31. Grietas de la Soledad

38 8 0
                                    

Lunes, 03/10/11

Mis ojos estaban perdidos en algún punto de esa vidriera que daba a la calle, perdida en la sensación que me había dejado ese porro combinado con los ansiolíticos que hacía poco había empezado a ingerir.

El trabajo era poco, nadie salía un lunes a esa hora, nadie pasaba por la disquería que, con la ausencia de Simo que estaba enferma, estaba desierta. Mi turno estaba por terminar y eso era lo único que me motivaba a no dormirme sobre el mostrador.

A la vez estaba ansiosa por tomarme algo más fuerte, algo que realmente me dopara para no sentir más. Desde la última vez que había visto a Pato que no podía dejar de pensar en él, en cuanto extrañaba sus abrazos, sus besos, su compañía. No podía evitar extrañarlo hasta cuando estaba rodeada de gente, pasándola bien, o algo parecido, porque hace tiempo que no disfrutaba de nada plenamente.

Dieron las cinco en el reloj y supe que por fin podía irme cuando el dueño del local entró para cubrir las últimas dos horas de trabajo que quedaban ahí. Nos saludamos con una breve sonrisa y salí de ese lugar, sintiendo a mi cabeza adormecida.

Me prendí un pucho y quise empezar a caminar, pero sentí como me agarraban del brazo y me pegaban contra la pared de la disquería.

—¡Pará! ¿¡Qué mierda hacés!? —Grité, abrí los ojos y vi de quién se trataba. Francisco—. ¿Qué mierda querés?

—A vos te quiero—Murmuró el morocho, pegándose a mi cuello para besarlo con lascivia, dándome nauseas.
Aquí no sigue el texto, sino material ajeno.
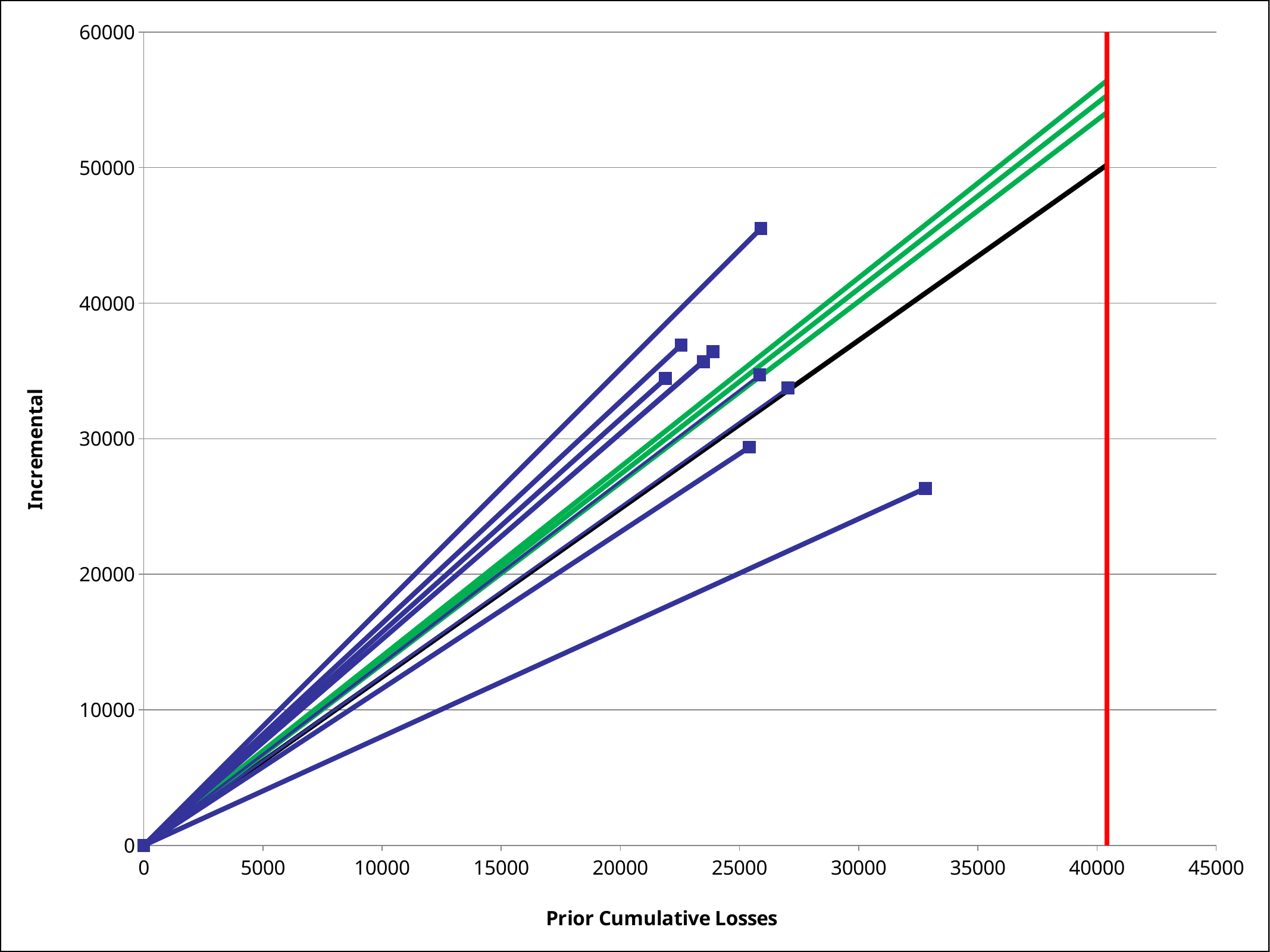
Is the Incremental value of the lowest blue marker greater or less than 30000? less How many green lines are drawn on the chart? 3 Which has the higher Incremental value: the rightmost blue marker or the topmost blue marker? the topmost blue marker What kind of chart is shown on the slide? line chart What is the label of the x axis? Prior Cumulative Losses What is the label of the y axis? Incremental Is the Prior Cumulative Losses value of the rightmost blue marker greater or less than 30000? greater How many blue square markers are plotted away from the origin? 9 At the red vertical line, which reaches a higher Incremental value: the green lines or the black line? the green lines Is the red vertical line positioned at a Prior Cumulative Losses value greater or less than 40000? greater Do the blue lines rise or fall as Prior Cumulative Losses increases? rise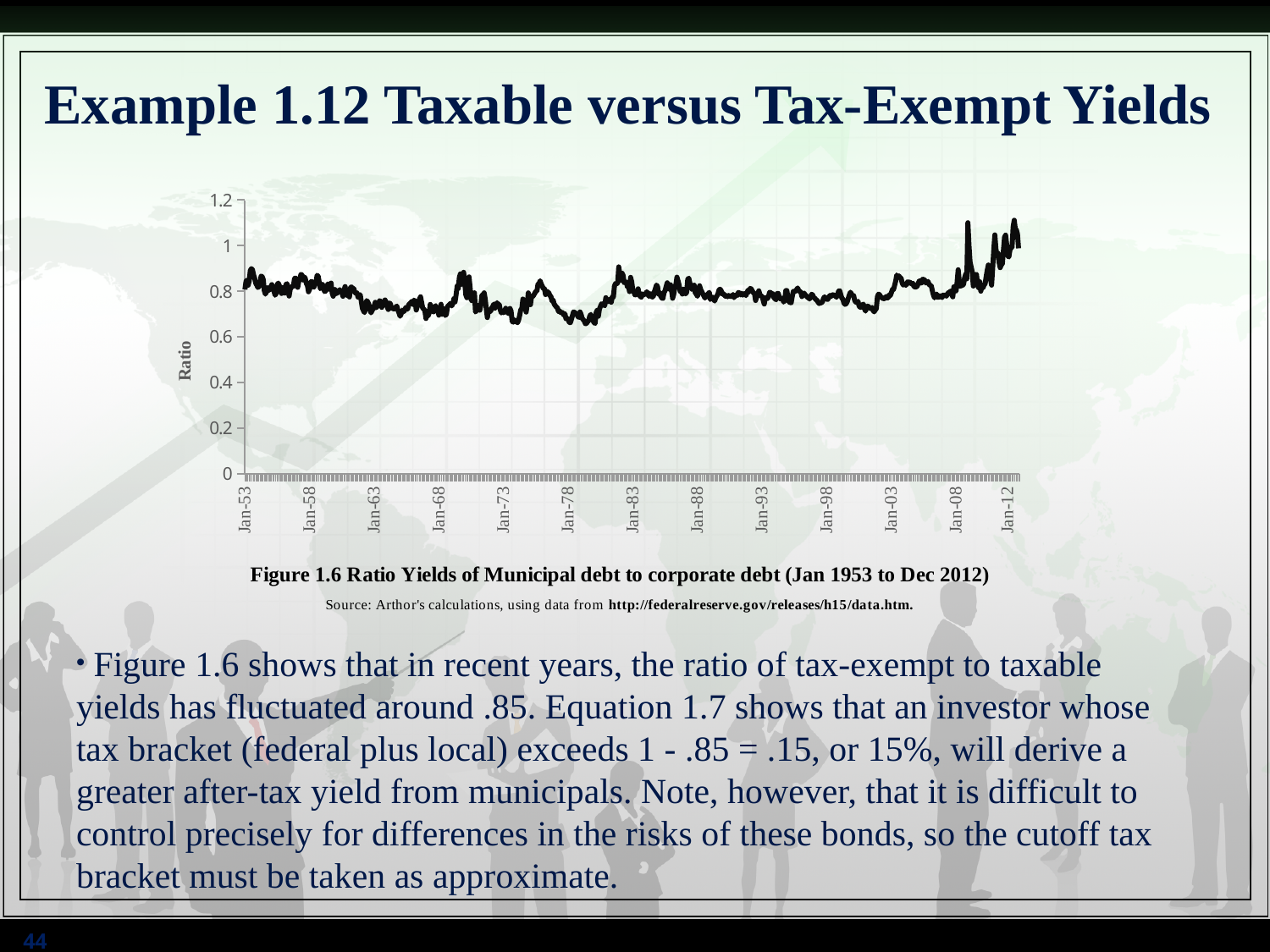
Is the ratio around Jan-78 greater or less than 0.8? less Is the ratio at Jan-53 greater or less than 0.6? greater What is the highest tick value shown on the y axis of the chart? 1.2 Is the ratio at Jan-03 greater or less than 0.6? greater Does the ratio rise or fall between Jan-03 and Jan-12? rise What is the title of the y axis of the chart? Ratio What kind of chart is shown on the slide? line chart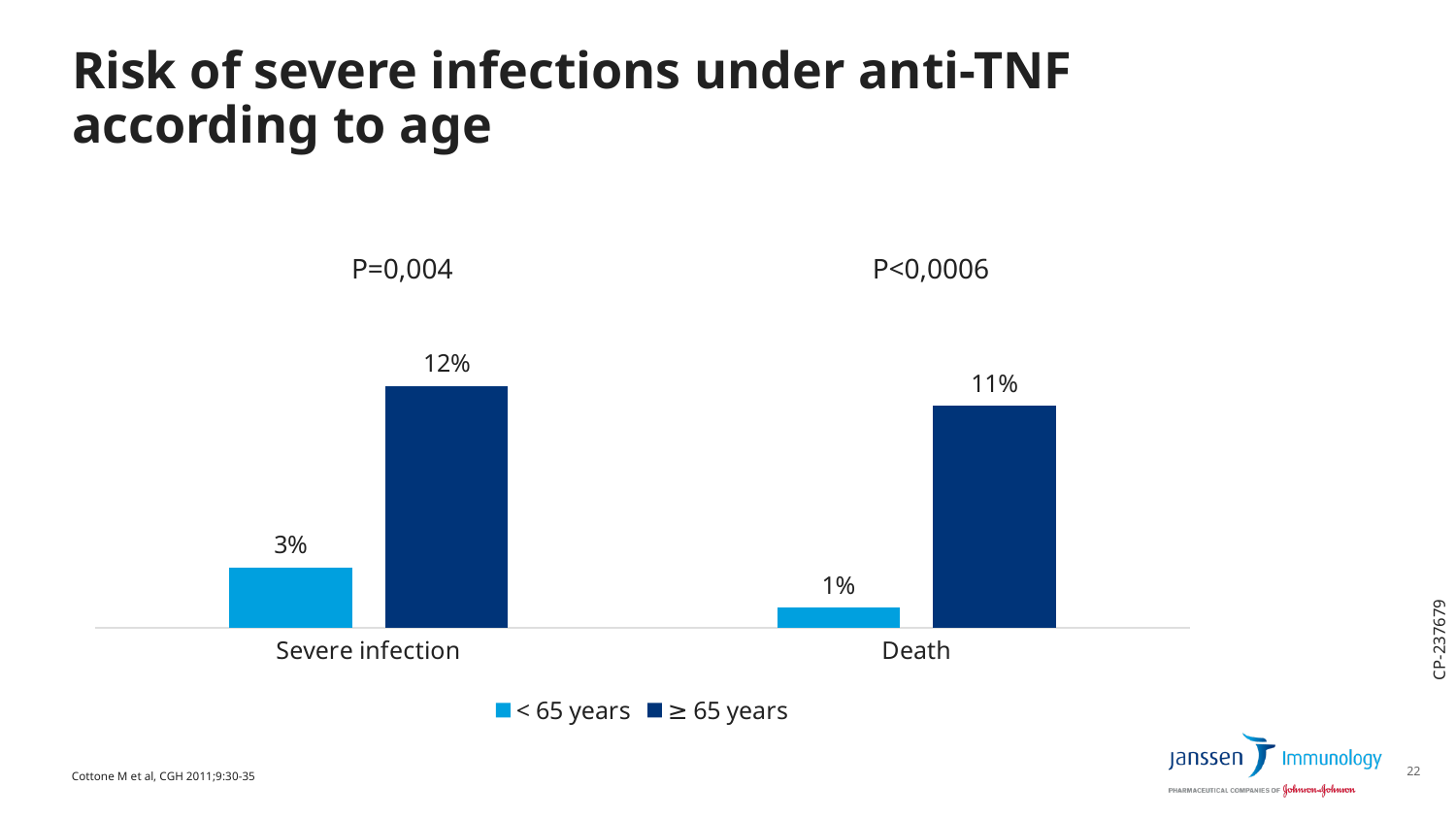
What is the difference between the ≥ 65 years and < 65 years values for Death? 10% What is the difference between the ≥ 65 years and < 65 years values for Severe infection? 9% How many categories are shown on the x axis? 2 Which bar has the lowest value on the chart? < 65 years, Death What kind of chart is shown on the slide? Bar chart How many series does the legend list? 2 What is the value for ≥ 65 years in the Severe infection category? 12% Which bar has the highest value on the chart? ≥ 65 years, Severe infection What is the value for ≥ 65 years in the Death category? 11% What is the value for < 65 years in the Death category? 1% Which is larger for Death: the < 65 years value or the ≥ 65 years value? ≥ 65 years What is the value for < 65 years in the Severe infection category? 3%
—¡Soltame, nene! —Exclamé, intentando zafarme del agarre en que sus manos me sostenían mis muñecas—. ¡Cortala, Francisco!

Pero mis gritos quedaron acallados por los labios de Francisco sobre los míos, mientras yo intentaba correr la cara.

—¿Qué te hacés la que no te gusta, Alma? Si para esto es para lo único que servís—Escupió Francisco con bronca, muy cerca de mi cara. Mis ojos se llenaron de lágrimas mientras él volvió a besarme. ¿Mi cuerpo era mi único valor?

—¡Soltame, Francisco! ¡Das asco! —Grité cuando sus besos bajaron otra vez a mí cuello.

—Ah, ¿Así que ahora doy asco? —Bufó él, sonriendo divertido—. No sé por qué te ponés así... esto es para lo único que serviste siempre, Alma. Para que alguien te busque, te use y te deje.

—¡Basta! ¡Soltame! —Rogué con lágrimas empapando mis mejillas—. ¡Andate con mi hermana que bastante zorrita es también!

—Callate, Alma, dejá de hacerte la difícil te lo pido—Francisco rodó los ojos y volvió a besarme, pero yo logré moverme y le pegué una patada en la entrepierna, haciéndolo retorcerse de dolor en el piso.

—Dejame en paz, Francisco—Sollocé intentando sonar segura, pero mi voz solo temblaba.

—Aunque quieras escapar, sabés que no valés nada, Alma, sabés que esto es lo único que tenés para ofrecer—Murmuró Francisco entre muecas de dolor.

Salí corriendo de ahí antes de que fuera demasiado tarde e intenté no derrumbarme mientras manejaba. Apenas puse un pie en el departamento sentí que me quedaba sin aire, las palabras de Francisco habían sido un golpe directo a todas mis inseguridades. Ya me lo habían dicho antes, no era merecedora de amor genuino y mis relaciones siempre eran pasajeras, superficiales. Empezaba a creer que tenían razón, ¿Qué valor podía tener una piba como yo? Si lo único que hacía era drogarme y tocar la guitarra.

Prendí un porro cuando pude enrolarlo con éxito, sintiendo como el humo en mis pulmones no llegaba a relajarme de verdad, haciéndome cerrar los ojos un momento, intentando distraerme de todo eso que dolía. Intentaba actuar con calma, ignorando la presión en mi pecho y el zumbido en mi cabeza, pero era imposible.